### Your instructions:
Replace "kayak" with "canoe" in the lines starting at the one containing "From this scene" and ending at the final line, then reproduce only those lines with everything else unchanged.

### Extracted data:
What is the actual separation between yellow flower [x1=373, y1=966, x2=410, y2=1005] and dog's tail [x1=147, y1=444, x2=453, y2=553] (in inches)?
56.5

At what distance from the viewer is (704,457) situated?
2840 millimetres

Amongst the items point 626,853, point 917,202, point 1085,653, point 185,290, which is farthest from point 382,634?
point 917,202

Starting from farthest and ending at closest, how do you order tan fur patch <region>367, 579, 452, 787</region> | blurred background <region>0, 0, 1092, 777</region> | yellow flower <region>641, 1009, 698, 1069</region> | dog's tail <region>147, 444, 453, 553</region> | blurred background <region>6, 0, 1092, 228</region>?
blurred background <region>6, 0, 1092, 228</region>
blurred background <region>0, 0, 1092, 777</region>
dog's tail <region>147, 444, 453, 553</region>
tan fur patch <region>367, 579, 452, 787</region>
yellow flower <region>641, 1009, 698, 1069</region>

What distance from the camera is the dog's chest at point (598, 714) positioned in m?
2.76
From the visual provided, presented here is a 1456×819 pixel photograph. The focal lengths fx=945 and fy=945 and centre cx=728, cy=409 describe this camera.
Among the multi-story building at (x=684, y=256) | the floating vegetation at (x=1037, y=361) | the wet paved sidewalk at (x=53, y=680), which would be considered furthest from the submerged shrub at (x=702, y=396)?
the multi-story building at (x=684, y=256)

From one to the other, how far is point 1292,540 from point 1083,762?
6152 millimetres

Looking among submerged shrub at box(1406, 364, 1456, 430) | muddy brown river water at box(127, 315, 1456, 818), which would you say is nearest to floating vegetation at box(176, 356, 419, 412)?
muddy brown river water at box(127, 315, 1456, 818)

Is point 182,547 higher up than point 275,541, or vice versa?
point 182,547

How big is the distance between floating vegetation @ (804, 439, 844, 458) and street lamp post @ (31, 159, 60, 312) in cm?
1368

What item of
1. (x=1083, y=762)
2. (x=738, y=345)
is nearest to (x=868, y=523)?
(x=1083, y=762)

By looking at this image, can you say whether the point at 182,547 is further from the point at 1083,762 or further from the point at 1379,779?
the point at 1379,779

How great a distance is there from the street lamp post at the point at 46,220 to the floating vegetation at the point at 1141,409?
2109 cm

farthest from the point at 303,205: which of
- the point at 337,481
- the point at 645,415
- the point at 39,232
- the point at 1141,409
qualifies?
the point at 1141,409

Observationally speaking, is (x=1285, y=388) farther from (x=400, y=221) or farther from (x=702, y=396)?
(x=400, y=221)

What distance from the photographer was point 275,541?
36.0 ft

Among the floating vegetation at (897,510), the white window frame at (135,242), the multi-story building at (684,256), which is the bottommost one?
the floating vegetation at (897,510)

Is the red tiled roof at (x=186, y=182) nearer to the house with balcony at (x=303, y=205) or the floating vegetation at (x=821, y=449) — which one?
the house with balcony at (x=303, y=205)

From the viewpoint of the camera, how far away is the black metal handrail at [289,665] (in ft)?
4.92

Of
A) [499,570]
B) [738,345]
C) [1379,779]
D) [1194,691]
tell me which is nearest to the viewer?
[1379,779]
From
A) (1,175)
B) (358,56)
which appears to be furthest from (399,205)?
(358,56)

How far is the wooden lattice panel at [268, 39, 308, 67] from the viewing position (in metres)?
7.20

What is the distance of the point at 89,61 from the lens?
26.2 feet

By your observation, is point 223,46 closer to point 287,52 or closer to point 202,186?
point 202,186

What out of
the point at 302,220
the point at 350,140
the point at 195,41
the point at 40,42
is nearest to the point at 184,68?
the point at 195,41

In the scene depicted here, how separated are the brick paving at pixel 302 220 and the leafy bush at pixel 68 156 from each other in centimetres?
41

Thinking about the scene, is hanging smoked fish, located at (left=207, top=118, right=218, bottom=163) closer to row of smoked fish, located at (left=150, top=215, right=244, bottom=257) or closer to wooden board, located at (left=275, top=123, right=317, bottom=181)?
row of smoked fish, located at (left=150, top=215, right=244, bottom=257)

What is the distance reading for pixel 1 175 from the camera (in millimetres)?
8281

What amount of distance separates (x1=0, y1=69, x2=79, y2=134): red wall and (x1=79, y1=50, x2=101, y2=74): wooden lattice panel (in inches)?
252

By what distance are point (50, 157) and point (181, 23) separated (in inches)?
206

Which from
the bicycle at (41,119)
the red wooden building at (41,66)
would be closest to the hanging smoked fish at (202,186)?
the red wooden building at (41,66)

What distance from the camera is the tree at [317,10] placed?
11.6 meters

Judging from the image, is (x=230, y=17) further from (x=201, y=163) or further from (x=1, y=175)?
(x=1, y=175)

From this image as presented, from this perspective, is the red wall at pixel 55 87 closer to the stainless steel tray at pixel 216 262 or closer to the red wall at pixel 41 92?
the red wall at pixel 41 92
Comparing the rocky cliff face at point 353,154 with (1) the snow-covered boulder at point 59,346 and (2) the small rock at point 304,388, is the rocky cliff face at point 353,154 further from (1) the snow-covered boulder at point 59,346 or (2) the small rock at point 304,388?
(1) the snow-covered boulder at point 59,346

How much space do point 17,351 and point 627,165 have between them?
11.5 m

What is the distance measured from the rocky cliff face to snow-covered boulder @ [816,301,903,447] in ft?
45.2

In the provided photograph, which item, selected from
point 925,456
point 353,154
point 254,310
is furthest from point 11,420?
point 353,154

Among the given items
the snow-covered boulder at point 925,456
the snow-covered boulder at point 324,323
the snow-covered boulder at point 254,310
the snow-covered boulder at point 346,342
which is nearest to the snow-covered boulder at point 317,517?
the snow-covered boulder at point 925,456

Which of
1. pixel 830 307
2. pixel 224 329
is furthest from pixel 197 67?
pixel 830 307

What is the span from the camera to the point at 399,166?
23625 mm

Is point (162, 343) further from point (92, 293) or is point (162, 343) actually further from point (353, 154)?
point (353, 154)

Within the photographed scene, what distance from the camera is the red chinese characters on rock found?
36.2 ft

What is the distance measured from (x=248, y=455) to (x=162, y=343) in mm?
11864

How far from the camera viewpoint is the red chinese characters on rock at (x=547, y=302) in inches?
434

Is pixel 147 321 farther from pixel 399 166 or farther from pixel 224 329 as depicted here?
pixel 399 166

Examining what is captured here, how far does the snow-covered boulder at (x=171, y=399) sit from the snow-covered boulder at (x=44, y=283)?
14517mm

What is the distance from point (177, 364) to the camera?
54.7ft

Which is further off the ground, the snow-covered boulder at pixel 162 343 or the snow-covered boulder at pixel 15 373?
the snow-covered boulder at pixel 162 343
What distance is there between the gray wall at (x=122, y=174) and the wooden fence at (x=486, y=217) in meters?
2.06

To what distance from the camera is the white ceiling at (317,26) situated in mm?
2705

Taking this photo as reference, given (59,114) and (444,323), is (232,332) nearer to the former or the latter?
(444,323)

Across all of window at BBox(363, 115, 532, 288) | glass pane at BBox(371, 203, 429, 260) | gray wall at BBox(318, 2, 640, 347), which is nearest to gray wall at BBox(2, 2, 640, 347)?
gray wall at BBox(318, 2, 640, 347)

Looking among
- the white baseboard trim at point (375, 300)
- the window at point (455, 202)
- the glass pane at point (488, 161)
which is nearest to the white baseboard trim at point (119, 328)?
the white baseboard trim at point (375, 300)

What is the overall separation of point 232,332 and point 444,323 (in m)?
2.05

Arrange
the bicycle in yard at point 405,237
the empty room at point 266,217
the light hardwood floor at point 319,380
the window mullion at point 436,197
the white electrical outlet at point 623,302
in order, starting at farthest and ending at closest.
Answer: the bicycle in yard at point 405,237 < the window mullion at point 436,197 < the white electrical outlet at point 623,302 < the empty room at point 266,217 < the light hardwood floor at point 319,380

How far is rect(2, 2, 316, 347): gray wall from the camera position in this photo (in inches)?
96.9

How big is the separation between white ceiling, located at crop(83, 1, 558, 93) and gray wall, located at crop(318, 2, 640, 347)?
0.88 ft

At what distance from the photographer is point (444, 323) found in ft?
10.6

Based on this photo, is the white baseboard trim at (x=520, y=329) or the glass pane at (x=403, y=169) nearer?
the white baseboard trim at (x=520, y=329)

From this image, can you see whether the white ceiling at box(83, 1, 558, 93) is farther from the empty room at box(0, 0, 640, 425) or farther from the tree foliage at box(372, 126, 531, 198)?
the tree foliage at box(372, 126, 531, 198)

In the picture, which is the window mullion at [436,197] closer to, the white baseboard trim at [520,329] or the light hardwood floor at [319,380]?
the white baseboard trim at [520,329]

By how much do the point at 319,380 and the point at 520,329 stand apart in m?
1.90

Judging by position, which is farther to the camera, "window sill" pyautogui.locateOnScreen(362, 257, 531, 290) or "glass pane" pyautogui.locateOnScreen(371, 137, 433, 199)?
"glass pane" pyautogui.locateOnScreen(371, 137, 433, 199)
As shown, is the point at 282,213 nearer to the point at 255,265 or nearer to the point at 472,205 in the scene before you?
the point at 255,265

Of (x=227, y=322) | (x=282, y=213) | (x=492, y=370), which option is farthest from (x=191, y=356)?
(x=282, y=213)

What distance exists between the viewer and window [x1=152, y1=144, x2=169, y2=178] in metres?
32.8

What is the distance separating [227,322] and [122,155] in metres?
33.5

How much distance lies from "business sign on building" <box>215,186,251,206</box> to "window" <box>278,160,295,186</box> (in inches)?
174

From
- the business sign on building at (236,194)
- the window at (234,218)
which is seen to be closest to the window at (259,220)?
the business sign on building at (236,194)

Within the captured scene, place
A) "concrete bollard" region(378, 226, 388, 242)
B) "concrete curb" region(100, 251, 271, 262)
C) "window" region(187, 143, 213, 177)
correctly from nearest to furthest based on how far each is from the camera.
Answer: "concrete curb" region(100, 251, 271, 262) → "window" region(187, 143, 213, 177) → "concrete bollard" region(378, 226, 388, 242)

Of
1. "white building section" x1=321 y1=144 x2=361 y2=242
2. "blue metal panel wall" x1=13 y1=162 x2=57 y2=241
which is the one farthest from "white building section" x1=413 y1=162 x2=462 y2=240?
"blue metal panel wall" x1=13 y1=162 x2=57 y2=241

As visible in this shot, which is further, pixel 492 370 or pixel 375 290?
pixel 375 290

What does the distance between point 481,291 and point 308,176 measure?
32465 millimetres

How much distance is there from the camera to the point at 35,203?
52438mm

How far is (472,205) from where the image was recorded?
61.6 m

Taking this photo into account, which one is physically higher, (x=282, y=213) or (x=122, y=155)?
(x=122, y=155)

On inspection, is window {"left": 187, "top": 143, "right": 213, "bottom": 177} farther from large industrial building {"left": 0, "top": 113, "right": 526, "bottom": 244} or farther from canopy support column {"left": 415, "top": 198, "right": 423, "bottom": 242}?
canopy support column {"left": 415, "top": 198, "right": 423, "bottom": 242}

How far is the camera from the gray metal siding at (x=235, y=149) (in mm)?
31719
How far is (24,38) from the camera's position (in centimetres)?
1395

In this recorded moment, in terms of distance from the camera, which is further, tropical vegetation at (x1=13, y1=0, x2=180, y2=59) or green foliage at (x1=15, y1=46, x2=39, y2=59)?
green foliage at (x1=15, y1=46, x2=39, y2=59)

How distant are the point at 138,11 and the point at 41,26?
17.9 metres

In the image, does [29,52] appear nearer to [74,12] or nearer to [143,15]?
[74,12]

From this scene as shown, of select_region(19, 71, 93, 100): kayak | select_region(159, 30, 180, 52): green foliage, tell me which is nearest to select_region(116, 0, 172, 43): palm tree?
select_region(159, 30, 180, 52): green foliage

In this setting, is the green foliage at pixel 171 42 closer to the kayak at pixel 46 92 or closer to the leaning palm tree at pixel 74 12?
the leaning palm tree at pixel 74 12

### Complete output:
From this scene as shown, of select_region(19, 71, 93, 100): canoe | select_region(159, 30, 180, 52): green foliage, tell me which is nearest to select_region(116, 0, 172, 43): palm tree?
select_region(159, 30, 180, 52): green foliage

In this setting, is the green foliage at pixel 171 42 closer to the canoe at pixel 46 92 or closer to the leaning palm tree at pixel 74 12?
the leaning palm tree at pixel 74 12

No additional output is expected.